Speaking of the bedroom, I’m learning that one of the biggest joys—and challenges—of cohabitation is sleeping next to your sweetie every night. Neither of us has been getting much shut-eye, due to the wide array of things that can go wrong when two staunchly independent sleepers try to find common ground in the same bed. So far we’ve been flummoxed by various maneuvers, including:

1. The Starfish: One of us goes to bed early and splays out across the entire bed, leaving the latecomer the option of disturbing the starfish (at risk of great personal peril) or attempting to squeeze into one of the microscopically small remaining spaces. This position is usually accompanied by copious amounts of pillow drool.

2. The Chicken Wing: This is a specialty of Eric’s—he rolls over on his side but leaves a deadly elbow poking out behind that nearly always remains undiscovered until it’s too late, when I attempt to spoon him and wind up with two badly bruised ribs.

3. The Accomplice: One of our two cats settles into a tiny but strategically critical region of the bed, taking up more space than any one cat should and becoming as stubbornly immobile as a slab of granite.

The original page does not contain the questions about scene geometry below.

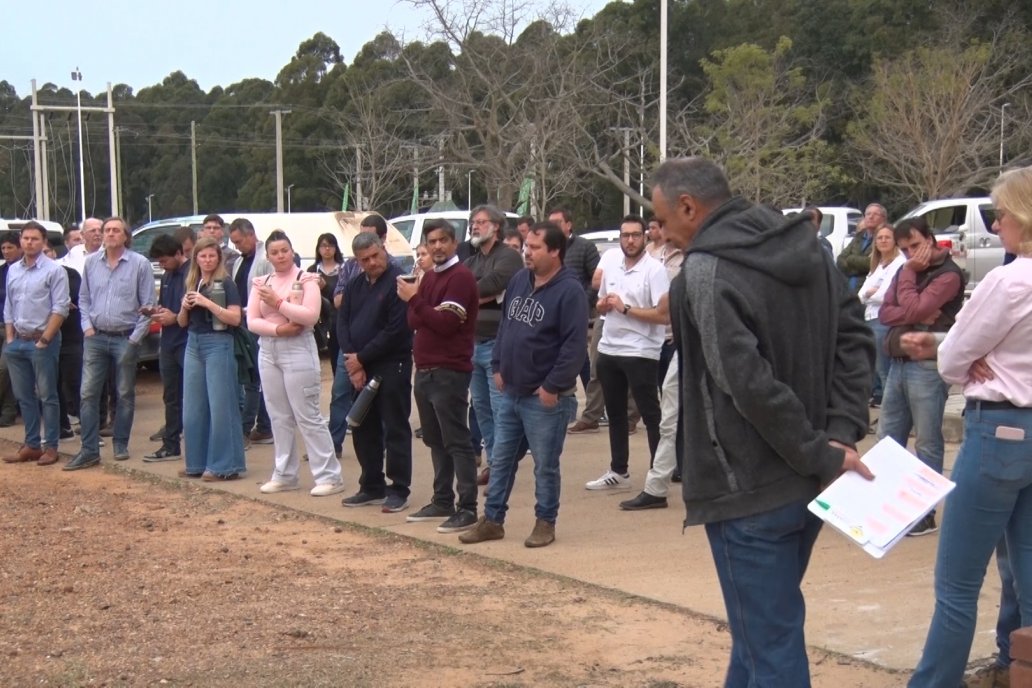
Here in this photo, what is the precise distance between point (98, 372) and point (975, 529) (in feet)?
26.9

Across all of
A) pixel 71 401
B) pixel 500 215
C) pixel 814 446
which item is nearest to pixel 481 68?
pixel 71 401

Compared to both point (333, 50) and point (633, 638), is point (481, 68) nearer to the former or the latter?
point (633, 638)

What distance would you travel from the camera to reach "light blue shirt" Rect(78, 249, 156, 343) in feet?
35.3

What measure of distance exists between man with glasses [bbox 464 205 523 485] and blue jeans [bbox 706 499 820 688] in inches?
221

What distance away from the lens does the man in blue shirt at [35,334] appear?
11.0m

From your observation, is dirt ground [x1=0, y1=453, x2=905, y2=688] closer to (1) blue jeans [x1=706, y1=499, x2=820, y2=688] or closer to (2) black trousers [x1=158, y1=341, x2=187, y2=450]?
(1) blue jeans [x1=706, y1=499, x2=820, y2=688]

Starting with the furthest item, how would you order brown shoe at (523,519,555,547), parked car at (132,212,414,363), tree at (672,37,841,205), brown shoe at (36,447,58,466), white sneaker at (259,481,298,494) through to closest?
tree at (672,37,841,205) → parked car at (132,212,414,363) → brown shoe at (36,447,58,466) → white sneaker at (259,481,298,494) → brown shoe at (523,519,555,547)

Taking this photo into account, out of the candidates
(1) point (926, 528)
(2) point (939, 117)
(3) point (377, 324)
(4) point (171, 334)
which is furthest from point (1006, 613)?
(2) point (939, 117)

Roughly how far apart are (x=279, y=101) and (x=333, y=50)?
393 centimetres

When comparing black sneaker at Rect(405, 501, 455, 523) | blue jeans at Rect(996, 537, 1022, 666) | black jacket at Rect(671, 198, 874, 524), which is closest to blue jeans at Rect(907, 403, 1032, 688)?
blue jeans at Rect(996, 537, 1022, 666)

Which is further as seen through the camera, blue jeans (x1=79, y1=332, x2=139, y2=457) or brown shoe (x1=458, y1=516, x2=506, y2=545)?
blue jeans (x1=79, y1=332, x2=139, y2=457)

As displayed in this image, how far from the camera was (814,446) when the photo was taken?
371cm

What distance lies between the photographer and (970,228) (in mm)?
23234

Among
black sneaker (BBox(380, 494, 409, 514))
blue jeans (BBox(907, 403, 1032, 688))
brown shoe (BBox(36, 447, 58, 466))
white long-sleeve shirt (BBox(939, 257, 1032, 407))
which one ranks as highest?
white long-sleeve shirt (BBox(939, 257, 1032, 407))
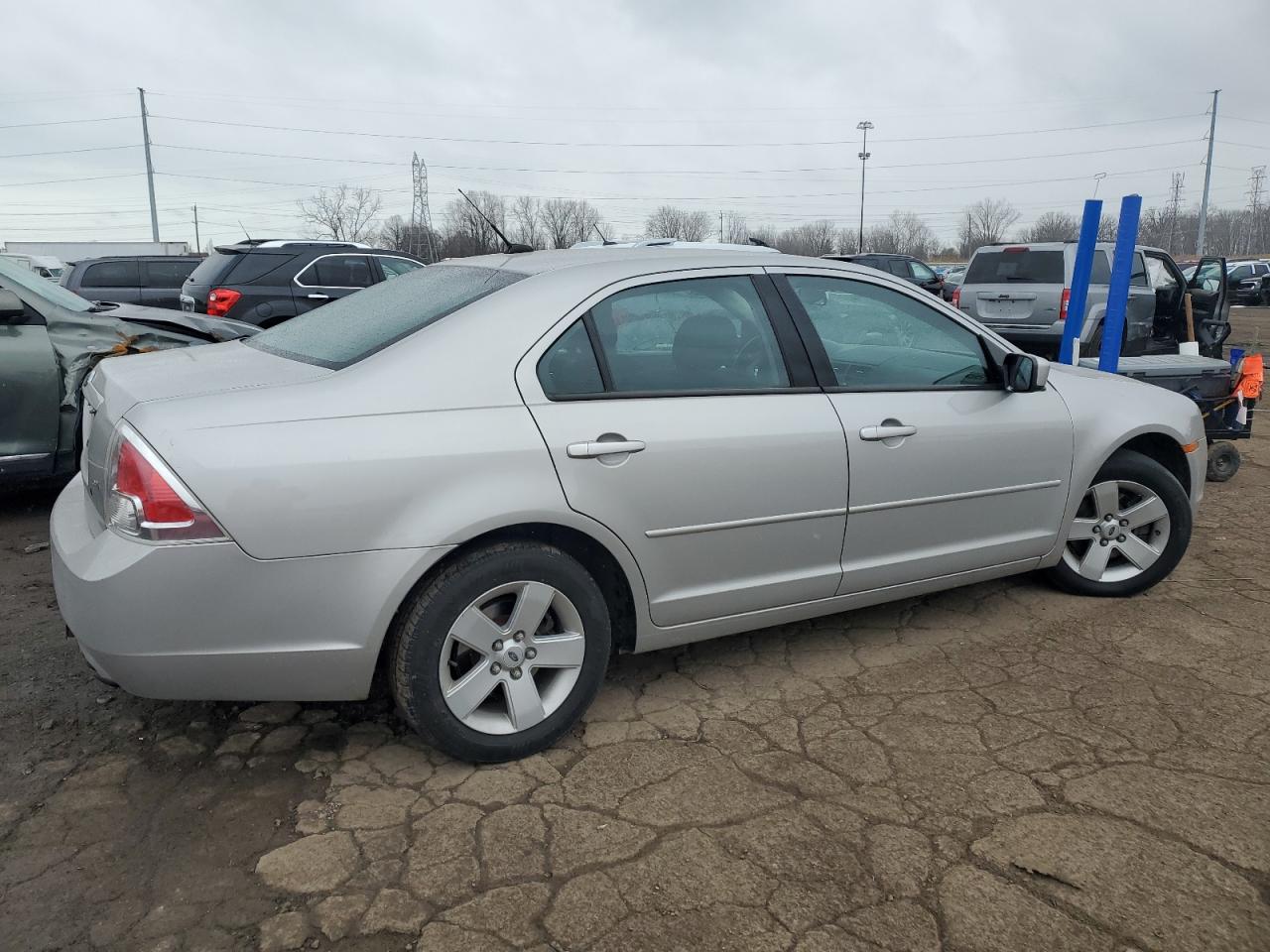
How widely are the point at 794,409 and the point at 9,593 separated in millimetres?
3716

4. The Steamroller (aka The Burrito): I’m told this is a favorite of mine. Apparently I slowly yet steadily roll across the bed over the course of the night, accumulating both territory and bedding. By morning Eric is clinging to the very edge by his fingernails—shivering. He’s threatened to line up both cats down the middle of the bed as a kind of furry DMZ.

All in all, we’re doing pretty well. Thank God for caffeine.